Posts from 2020-02-06

Die Kehrseite der Medaille

Wir lieben Teilzeit! Doch wer Teilzeit arbeitet, sollte sich auch zwingend Gedanken über seine finanzielle Absicherung im Alter machen.

Denn Teilzeit = Vorsorgelücke.

Deshalb raten wir euch sich gut mit dem Thema Vorsorge und den Möglichkeiten die finanziellen Lücken zu schliessen auseinanderzusetzen. Wir haben für euch eine Übersicht der Möglichkeiten zusammengestellt. 

Sucht euch teilzeitfreundliche und zukunftsorientierte Arbeitgeber 

Es lohnt sich einen kritischen Blick in das Vorsorgereglement des zukünftigen Arbeitgebers zu werfen. Gerade bei kleineren Pensen ist dies enorm wichtig. Gesetzlich vorgeschrieben ist, dass Arbeitgeber ihre Arbeitnehmer erst ab einem Mindestlohn von 21’330 CHF Brutto in die Pensionskasse aufnehmen müssen. Wer darunter fällt sollte prüfen, ob der Arbeitgeber auch tiefere Löhne bereits versichert. Und dann wäre da noch der Koordinationsabzug, der vom Einkommen abgezogen wird und so den versicherten Lohn ermittelt. Bei voll abgezogenem Koordinationsabzug haben Teilzeitangestellte enorme Einbussen. 

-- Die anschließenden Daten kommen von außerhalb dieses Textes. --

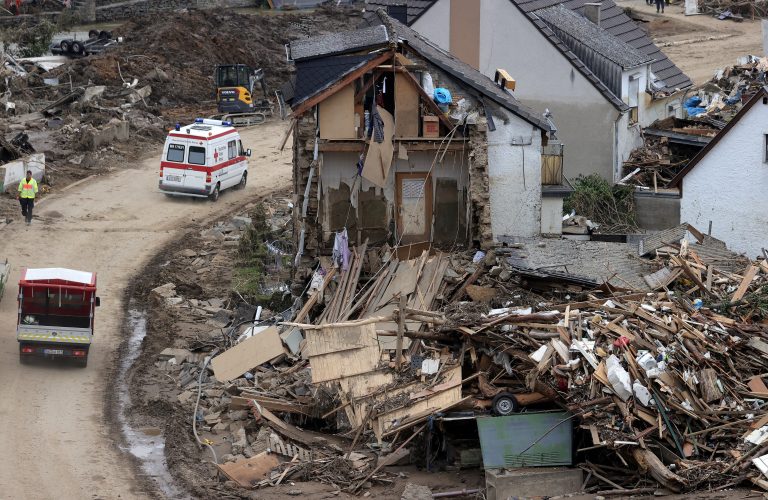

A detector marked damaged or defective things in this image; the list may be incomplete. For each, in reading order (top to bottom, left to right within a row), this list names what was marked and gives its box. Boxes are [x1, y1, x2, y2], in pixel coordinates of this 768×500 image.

broken window [166, 143, 184, 162]
broken window [188, 145, 206, 166]
damaged house [284, 11, 560, 260]
damaged house [366, 0, 696, 184]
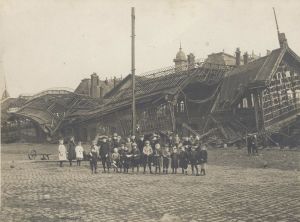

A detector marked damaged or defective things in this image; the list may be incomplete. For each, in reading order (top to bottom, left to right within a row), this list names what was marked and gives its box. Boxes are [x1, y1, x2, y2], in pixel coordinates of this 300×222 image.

damaged train station [1, 29, 298, 147]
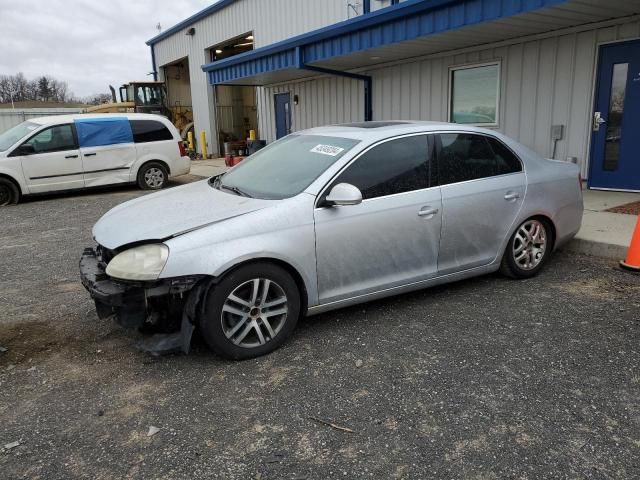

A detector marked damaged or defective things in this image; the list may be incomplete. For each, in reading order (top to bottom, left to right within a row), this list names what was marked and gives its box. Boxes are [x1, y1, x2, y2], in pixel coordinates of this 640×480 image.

exposed headlight assembly [104, 244, 168, 282]
damaged front bumper [77, 248, 208, 352]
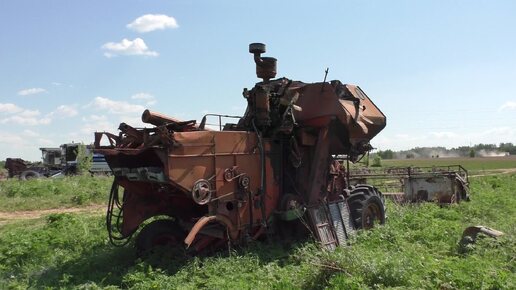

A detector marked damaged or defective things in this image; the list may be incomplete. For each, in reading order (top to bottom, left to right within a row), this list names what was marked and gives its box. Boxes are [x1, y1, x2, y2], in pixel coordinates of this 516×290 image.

rusty combine harvester [93, 43, 388, 254]
orange rusted machinery [94, 43, 388, 254]
second rusted machine [95, 43, 388, 254]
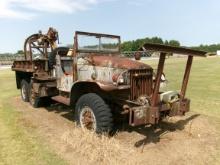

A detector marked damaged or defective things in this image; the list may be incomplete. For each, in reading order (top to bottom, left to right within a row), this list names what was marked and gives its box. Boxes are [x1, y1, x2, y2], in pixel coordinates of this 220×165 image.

rusty truck [11, 27, 206, 133]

Würde man beispielsweise mit einer 60% Teilzeitstelle 35´000 CHF im Jahr verdienen, bleibt mit einem voll abgezogenen Koordinationsabzug von 24´675 CHF (35'000 minus 24'675 CHF) gerade einmal ein versicherter Lohn von 10´325 CHF bei der Pensionskasse. Durch einen, im Verhältnis zum Pensum, angepassten Koordinationsabzug verbessert sich die Situation deutlich. Bei unserem Beispiel erhöht sich der versicherte Lohn bereits knapp auf das Doppelte, nämlich auf 20´195 CHF (35´000 minus 14´805 CHF).

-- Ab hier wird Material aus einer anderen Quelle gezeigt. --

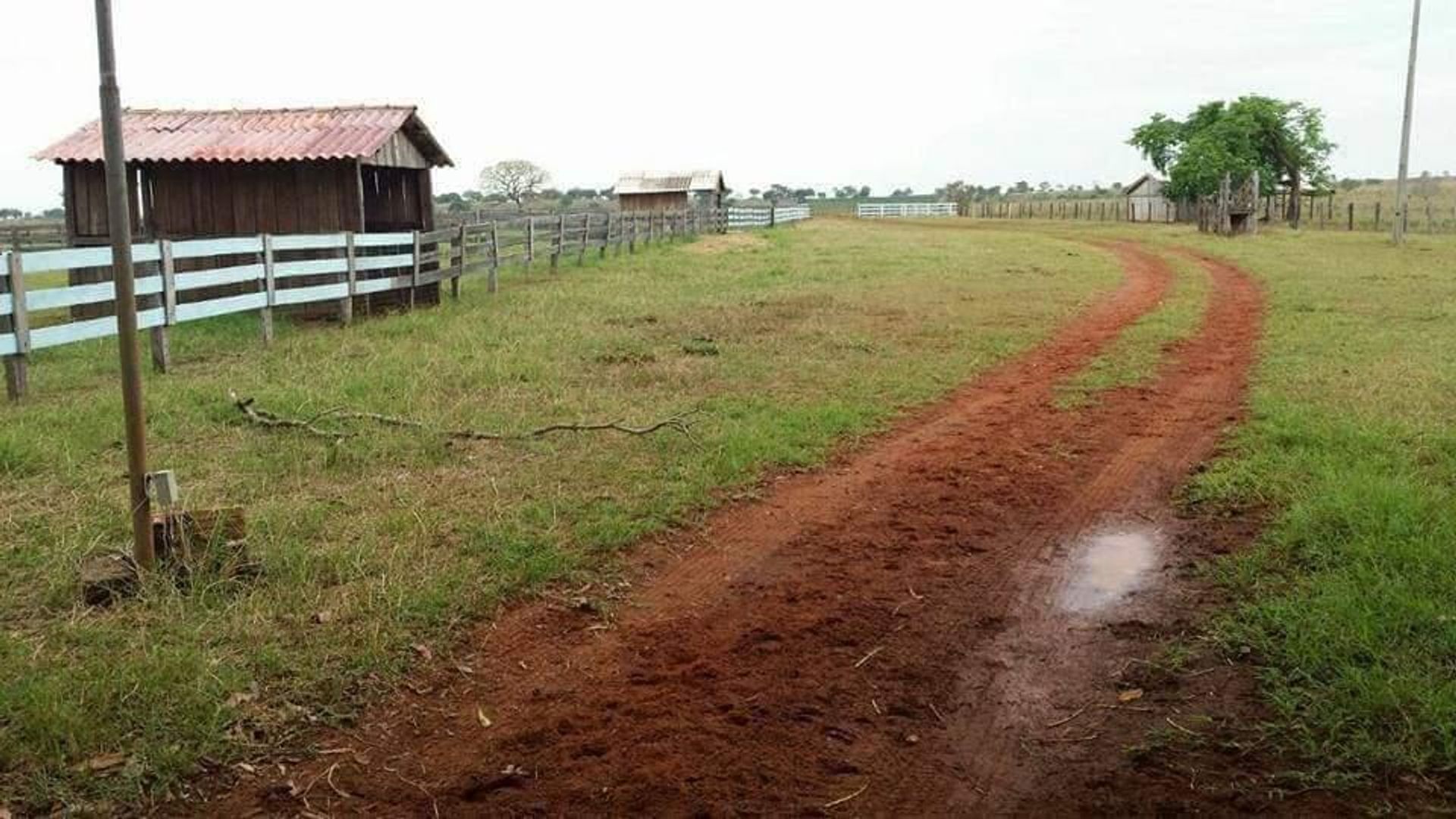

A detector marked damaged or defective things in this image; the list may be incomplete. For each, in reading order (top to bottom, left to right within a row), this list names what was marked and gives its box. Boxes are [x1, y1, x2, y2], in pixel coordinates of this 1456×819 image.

rusty corrugated roof [36, 107, 455, 168]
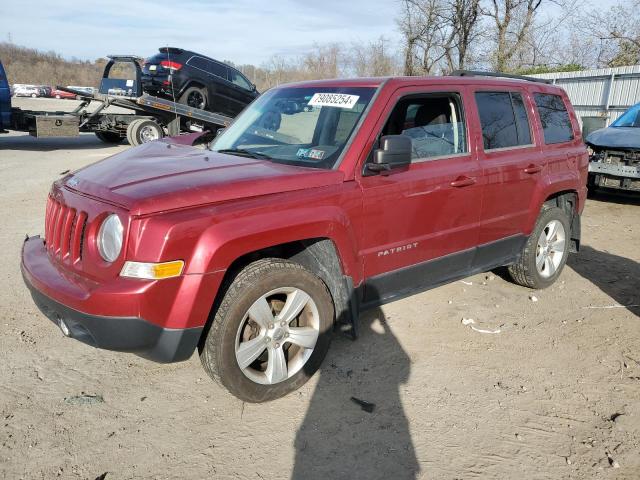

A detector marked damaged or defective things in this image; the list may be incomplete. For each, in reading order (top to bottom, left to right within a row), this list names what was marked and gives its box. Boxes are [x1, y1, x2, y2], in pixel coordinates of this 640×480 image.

damaged silver car [584, 102, 640, 192]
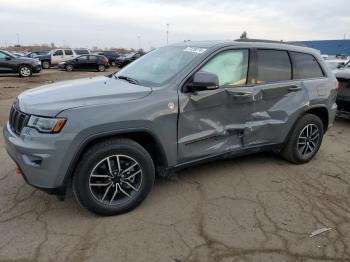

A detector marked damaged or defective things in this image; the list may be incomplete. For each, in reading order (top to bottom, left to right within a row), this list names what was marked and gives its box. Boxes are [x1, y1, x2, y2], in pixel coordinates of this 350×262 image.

cracked asphalt [0, 68, 350, 260]
damaged rear door [179, 48, 253, 163]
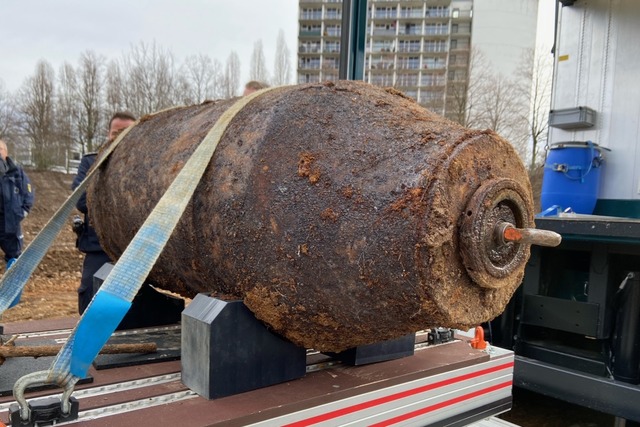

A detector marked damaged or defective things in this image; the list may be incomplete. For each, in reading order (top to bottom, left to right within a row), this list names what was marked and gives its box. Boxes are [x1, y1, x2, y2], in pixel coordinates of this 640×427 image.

rust covered metal surface [87, 82, 532, 352]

Arbeitgeber, die den Koordinationsabzug dem Pensum entsprechend anpassen oder auf den Koordinationsabzug gänzlich verzichten wie z.B Swisscom, sind teilzeitattraktive Arbeitgeber! 

Säule 3a nicht vergessen

Trotz solch teilzeitfreundlicher Pensionskassenmodelle ist die Vorsorge über die 2. Säule allein meist ungenügend. Deshalb empfehlen wir dringend allfällige Lücken zusätzlich durch Einzahlungen in die 3. Säule zu schliessen. Jeder der ein AHV pflichtiges Einkommen hat, darf grundsätzlich in die Säule 3a einzahlen. Es empfiehlt sich jeweils den möglichen Maximalbetrag einzuzahlen, zumal dieser dann vom steuerbaren Einkommen abgezogen werden darf. 

Meidet AHV-Beitragslücken

Teilzeitarbeitende bekommen nur selten die volle Maximalrente von 2370 CHF, denn dazu müssten sie im Schnitt mindestens 85'320 CHF jährlich verdienen und eine lückenlose Beitragsdauer vorweisen. In die AHV müssen mindestens 482 CHF jährlich einbezahlt werden. Fehlende Beitragsjahre gilt es zu vermeiden, denn pro Jahr schmälert sich die Rente dadurch bereits um 2.27%.  Das Positive daran, es gibt noch Chance zu handeln: Beitragslücken können mit einer Frist von 5 Jahre nachgezahlt und geschlossen werden.